_Task statement:_ Leaving out the pictures, transcribe all of the records faithfully.
━━ Materials provided ━━
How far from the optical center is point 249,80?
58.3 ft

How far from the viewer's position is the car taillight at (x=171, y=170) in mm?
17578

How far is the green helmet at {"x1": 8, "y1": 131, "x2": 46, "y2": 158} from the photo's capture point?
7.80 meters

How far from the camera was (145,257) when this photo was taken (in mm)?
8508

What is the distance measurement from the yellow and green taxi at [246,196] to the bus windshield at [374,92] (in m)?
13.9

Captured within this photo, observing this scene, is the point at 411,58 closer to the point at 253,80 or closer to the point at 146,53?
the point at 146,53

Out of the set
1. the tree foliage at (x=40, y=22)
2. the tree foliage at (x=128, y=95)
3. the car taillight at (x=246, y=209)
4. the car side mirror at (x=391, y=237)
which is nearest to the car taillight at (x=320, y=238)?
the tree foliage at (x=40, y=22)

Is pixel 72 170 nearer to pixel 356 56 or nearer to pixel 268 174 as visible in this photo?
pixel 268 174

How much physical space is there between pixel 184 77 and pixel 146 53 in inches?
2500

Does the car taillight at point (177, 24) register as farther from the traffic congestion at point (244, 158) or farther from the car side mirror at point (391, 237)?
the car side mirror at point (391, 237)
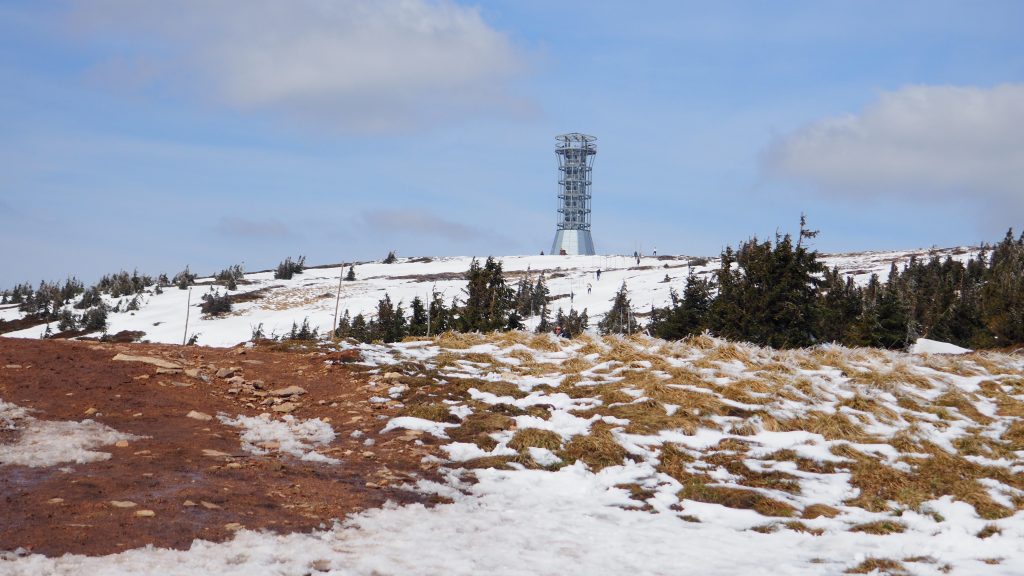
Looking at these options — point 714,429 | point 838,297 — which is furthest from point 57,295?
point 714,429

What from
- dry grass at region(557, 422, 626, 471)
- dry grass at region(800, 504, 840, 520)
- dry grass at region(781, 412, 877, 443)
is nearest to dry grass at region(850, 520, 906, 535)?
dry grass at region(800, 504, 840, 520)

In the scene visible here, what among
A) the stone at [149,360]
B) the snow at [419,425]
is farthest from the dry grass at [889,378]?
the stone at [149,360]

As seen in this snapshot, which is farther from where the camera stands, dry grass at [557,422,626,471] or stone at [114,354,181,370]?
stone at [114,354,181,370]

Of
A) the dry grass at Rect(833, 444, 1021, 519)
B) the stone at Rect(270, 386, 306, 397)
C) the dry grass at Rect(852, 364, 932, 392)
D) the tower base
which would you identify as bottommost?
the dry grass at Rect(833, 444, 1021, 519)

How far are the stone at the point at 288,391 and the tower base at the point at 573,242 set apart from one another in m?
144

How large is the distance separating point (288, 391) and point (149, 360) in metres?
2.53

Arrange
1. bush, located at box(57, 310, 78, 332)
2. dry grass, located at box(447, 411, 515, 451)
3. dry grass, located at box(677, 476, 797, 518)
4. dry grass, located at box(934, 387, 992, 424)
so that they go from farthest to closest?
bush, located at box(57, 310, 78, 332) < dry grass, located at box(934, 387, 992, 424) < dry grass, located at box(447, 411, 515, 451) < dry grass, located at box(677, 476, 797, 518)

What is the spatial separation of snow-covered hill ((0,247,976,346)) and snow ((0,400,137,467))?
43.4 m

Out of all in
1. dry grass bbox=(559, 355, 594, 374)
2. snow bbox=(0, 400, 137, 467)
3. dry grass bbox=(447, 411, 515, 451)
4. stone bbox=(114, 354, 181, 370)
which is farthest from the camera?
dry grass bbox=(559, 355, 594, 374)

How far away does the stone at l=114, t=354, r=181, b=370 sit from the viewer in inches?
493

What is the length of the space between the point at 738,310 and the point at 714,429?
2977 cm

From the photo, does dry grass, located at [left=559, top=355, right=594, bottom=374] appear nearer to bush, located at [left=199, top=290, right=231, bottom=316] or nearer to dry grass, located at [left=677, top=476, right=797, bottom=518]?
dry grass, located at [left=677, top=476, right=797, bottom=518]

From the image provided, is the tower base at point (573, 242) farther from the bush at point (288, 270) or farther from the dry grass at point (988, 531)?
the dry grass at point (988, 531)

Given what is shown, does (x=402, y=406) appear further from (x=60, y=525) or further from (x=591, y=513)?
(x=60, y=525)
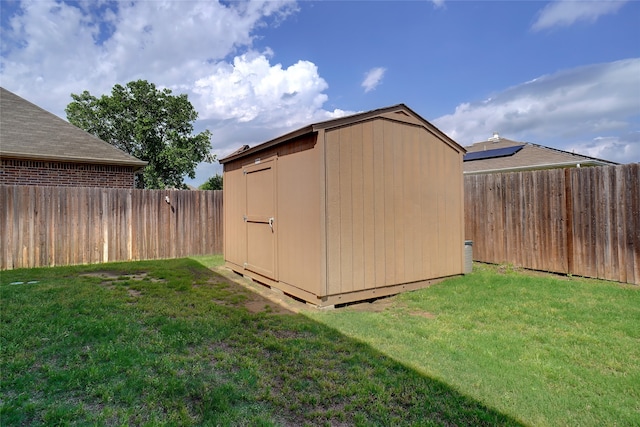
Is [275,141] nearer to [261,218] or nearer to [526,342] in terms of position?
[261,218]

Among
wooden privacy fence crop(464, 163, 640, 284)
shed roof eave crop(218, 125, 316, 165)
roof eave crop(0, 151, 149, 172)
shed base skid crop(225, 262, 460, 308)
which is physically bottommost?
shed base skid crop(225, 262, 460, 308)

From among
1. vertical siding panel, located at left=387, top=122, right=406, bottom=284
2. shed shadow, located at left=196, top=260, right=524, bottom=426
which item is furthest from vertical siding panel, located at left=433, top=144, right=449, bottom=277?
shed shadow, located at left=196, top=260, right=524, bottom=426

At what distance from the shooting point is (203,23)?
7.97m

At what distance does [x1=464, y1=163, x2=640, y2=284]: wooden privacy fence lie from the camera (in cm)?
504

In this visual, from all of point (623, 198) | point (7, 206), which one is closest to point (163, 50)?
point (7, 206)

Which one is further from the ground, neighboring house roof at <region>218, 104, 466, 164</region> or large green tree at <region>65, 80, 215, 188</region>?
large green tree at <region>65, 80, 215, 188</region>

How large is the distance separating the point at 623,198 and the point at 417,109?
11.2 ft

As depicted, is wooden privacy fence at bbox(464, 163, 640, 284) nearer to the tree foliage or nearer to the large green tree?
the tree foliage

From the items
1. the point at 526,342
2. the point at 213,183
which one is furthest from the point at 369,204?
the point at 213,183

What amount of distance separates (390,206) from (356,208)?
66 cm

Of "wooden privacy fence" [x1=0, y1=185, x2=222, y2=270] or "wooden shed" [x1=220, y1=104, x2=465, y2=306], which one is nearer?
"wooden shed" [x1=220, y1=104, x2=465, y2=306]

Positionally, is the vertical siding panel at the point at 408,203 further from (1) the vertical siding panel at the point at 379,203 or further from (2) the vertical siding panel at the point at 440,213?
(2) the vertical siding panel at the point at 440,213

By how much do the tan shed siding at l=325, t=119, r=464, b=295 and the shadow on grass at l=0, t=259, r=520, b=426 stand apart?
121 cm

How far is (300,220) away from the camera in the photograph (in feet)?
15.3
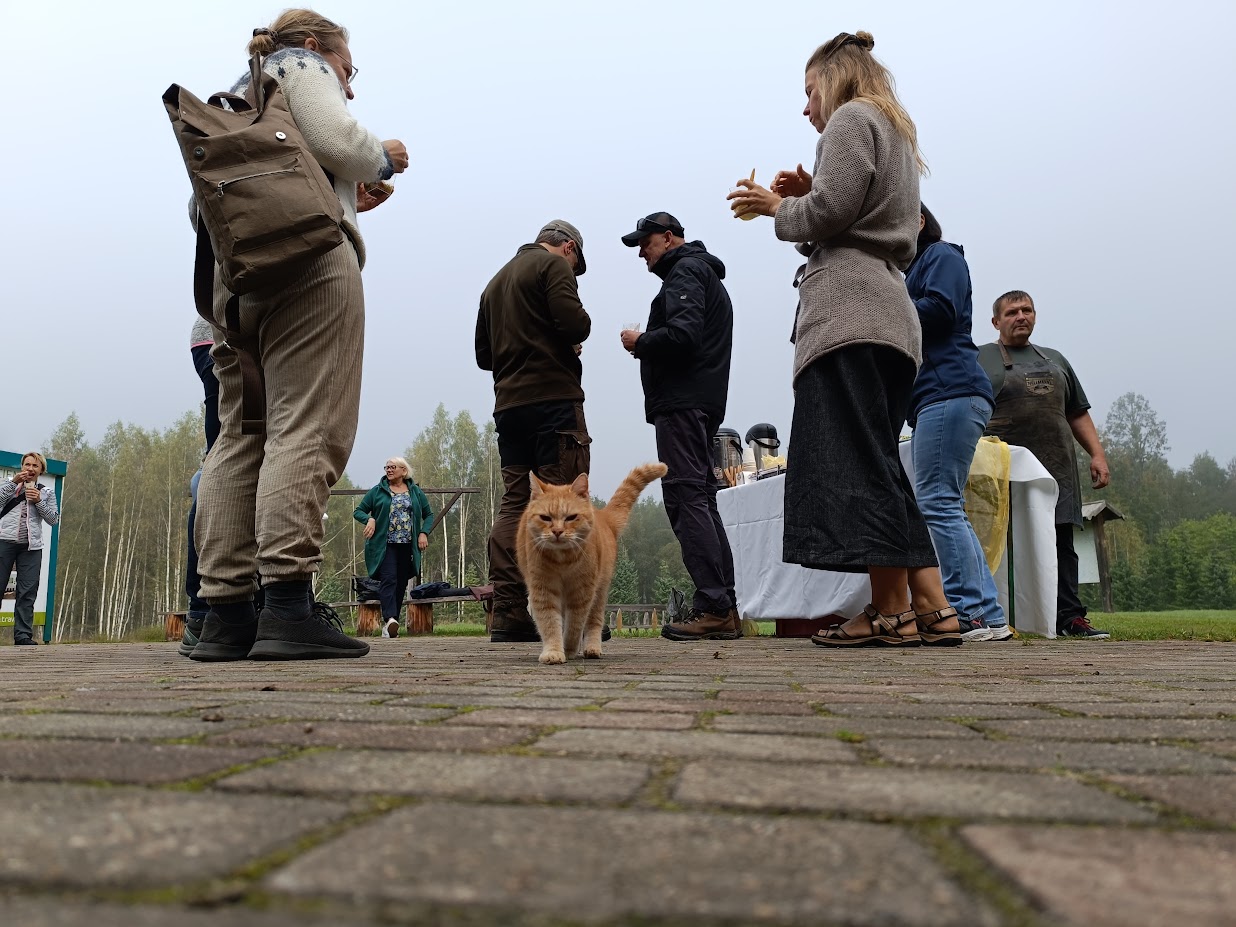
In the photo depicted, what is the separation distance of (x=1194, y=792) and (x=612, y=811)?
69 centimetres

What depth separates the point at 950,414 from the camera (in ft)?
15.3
━━━
_Full output:_
How far from the optical center is point 249,80?
58.3 ft

How far from the viewer's position is the car taillight at (x=171, y=170) in mm?
17578

How far is the green helmet at {"x1": 8, "y1": 131, "x2": 46, "y2": 158} from the photo's capture point?
7.80 meters

How far from the camera was (145,257) when this photo was taken (in mm)?
8508

What is the distance measurement from the yellow and green taxi at [246,196] to the bus windshield at [374,92] (in m)?
13.9

Captured within this photo, observing this scene, is the point at 411,58 closer to the point at 253,80 or closer to the point at 146,53?
the point at 146,53

Out of the set
1. the tree foliage at (x=40, y=22)
2. the tree foliage at (x=128, y=95)
3. the car taillight at (x=246, y=209)
4. the car side mirror at (x=391, y=237)
which is nearest to the car taillight at (x=320, y=238)?
the tree foliage at (x=40, y=22)

Is pixel 72 170 nearer to pixel 356 56 or nearer to pixel 268 174 as visible in this photo?
pixel 268 174

How much physical space is there between pixel 184 77 and pixel 146 53 in inches?
2500

Does the car taillight at point (177, 24) register as farther from the traffic congestion at point (244, 158) or farther from the car side mirror at point (391, 237)?
the car side mirror at point (391, 237)
Looking at these options — point 714,429 | point 838,297 — which is furthest from point 57,295?
point 714,429

What from
- dry grass at region(557, 422, 626, 471)
- dry grass at region(800, 504, 840, 520)
- dry grass at region(781, 412, 877, 443)
is nearest to dry grass at region(850, 520, 906, 535)?
dry grass at region(800, 504, 840, 520)

In the scene visible here, what among
A) the stone at [149,360]
B) the snow at [419,425]
is farthest from the dry grass at [889,378]?
the stone at [149,360]

As seen in this snapshot, which is farther from where the camera stands, dry grass at [557,422,626,471] or stone at [114,354,181,370]?
stone at [114,354,181,370]

Of
A) the dry grass at Rect(833, 444, 1021, 519)
B) the stone at Rect(270, 386, 306, 397)
C) the dry grass at Rect(852, 364, 932, 392)
D) the tower base
which would you identify as bottommost?
the dry grass at Rect(833, 444, 1021, 519)

How far are the stone at the point at 288,391 and the tower base at the point at 573,242 set apart from one another in m?
144

How large is the distance separating point (288, 391) and point (149, 360) in metres?
2.53

Arrange
1. bush, located at box(57, 310, 78, 332)
2. dry grass, located at box(447, 411, 515, 451)
3. dry grass, located at box(677, 476, 797, 518)
4. dry grass, located at box(934, 387, 992, 424)
so that they go from farthest to closest?
bush, located at box(57, 310, 78, 332) < dry grass, located at box(934, 387, 992, 424) < dry grass, located at box(447, 411, 515, 451) < dry grass, located at box(677, 476, 797, 518)

What is the spatial separation of snow-covered hill ((0,247,976,346)) and snow ((0,400,137,467))?
43.4 m

Out of all in
1. dry grass bbox=(559, 355, 594, 374)
2. snow bbox=(0, 400, 137, 467)
3. dry grass bbox=(447, 411, 515, 451)
4. stone bbox=(114, 354, 181, 370)
which is farthest from the camera?
dry grass bbox=(559, 355, 594, 374)

How far away does the stone at l=114, t=354, r=181, b=370 sit from the viewer in inches?
493

What is the length of the space between the point at 738,310 and the point at 714,429?
2977 cm

From the photo, does dry grass, located at [left=559, top=355, right=594, bottom=374] appear nearer to bush, located at [left=199, top=290, right=231, bottom=316] or nearer to dry grass, located at [left=677, top=476, right=797, bottom=518]?
dry grass, located at [left=677, top=476, right=797, bottom=518]

From the image provided, is the tower base at point (573, 242) farther from the bush at point (288, 270) or farther from the dry grass at point (988, 531)?
the dry grass at point (988, 531)

Given what is shown, does (x=402, y=406) appear further from (x=60, y=525) or further from (x=591, y=513)?
(x=60, y=525)
Is [275,141] nearer to [261,218] or nearer to [526,342] in terms of position?
[261,218]

Among
wooden privacy fence crop(464, 163, 640, 284)
shed roof eave crop(218, 125, 316, 165)
roof eave crop(0, 151, 149, 172)
shed base skid crop(225, 262, 460, 308)
which is physically bottommost?
shed base skid crop(225, 262, 460, 308)

From among
1. vertical siding panel, located at left=387, top=122, right=406, bottom=284
2. shed shadow, located at left=196, top=260, right=524, bottom=426
which item is furthest from vertical siding panel, located at left=433, top=144, right=449, bottom=277?
shed shadow, located at left=196, top=260, right=524, bottom=426

At what distance from the shooting point is (203,23)?
7.97m

At what distance does [x1=464, y1=163, x2=640, y2=284]: wooden privacy fence lie from the camera (in cm)?
504

In this visual, from all of point (623, 198) | point (7, 206), which one is closest to point (163, 50)?
point (7, 206)

Which one is further from the ground, neighboring house roof at <region>218, 104, 466, 164</region> or large green tree at <region>65, 80, 215, 188</region>?
large green tree at <region>65, 80, 215, 188</region>

How large is the distance separating the point at 623,198 and the point at 417,109?
11.2 ft

As depicted, is wooden privacy fence at bbox(464, 163, 640, 284) nearer to the tree foliage or nearer to the large green tree?
the tree foliage

From the items
1. the point at 526,342
2. the point at 213,183
which one is furthest from the point at 369,204?
the point at 213,183

What amount of distance separates (390,206) from (356,208)?
66 cm

Of "wooden privacy fence" [x1=0, y1=185, x2=222, y2=270] or "wooden shed" [x1=220, y1=104, x2=465, y2=306], which one is nearer?
"wooden shed" [x1=220, y1=104, x2=465, y2=306]

Positionally, is the vertical siding panel at the point at 408,203 further from (1) the vertical siding panel at the point at 379,203 or further from (2) the vertical siding panel at the point at 440,213?
(2) the vertical siding panel at the point at 440,213

By how much do the tan shed siding at l=325, t=119, r=464, b=295 and the shadow on grass at l=0, t=259, r=520, b=426 stand apart?
121 cm

How far is (300,220) away from the camera in the photograph (in feet)?
15.3
In the photo depicted, what is the separation distance of (x=1194, y=792) and (x=612, y=811)?
69 centimetres

What depth separates the point at 950,414 from the camera (in ft)?
15.3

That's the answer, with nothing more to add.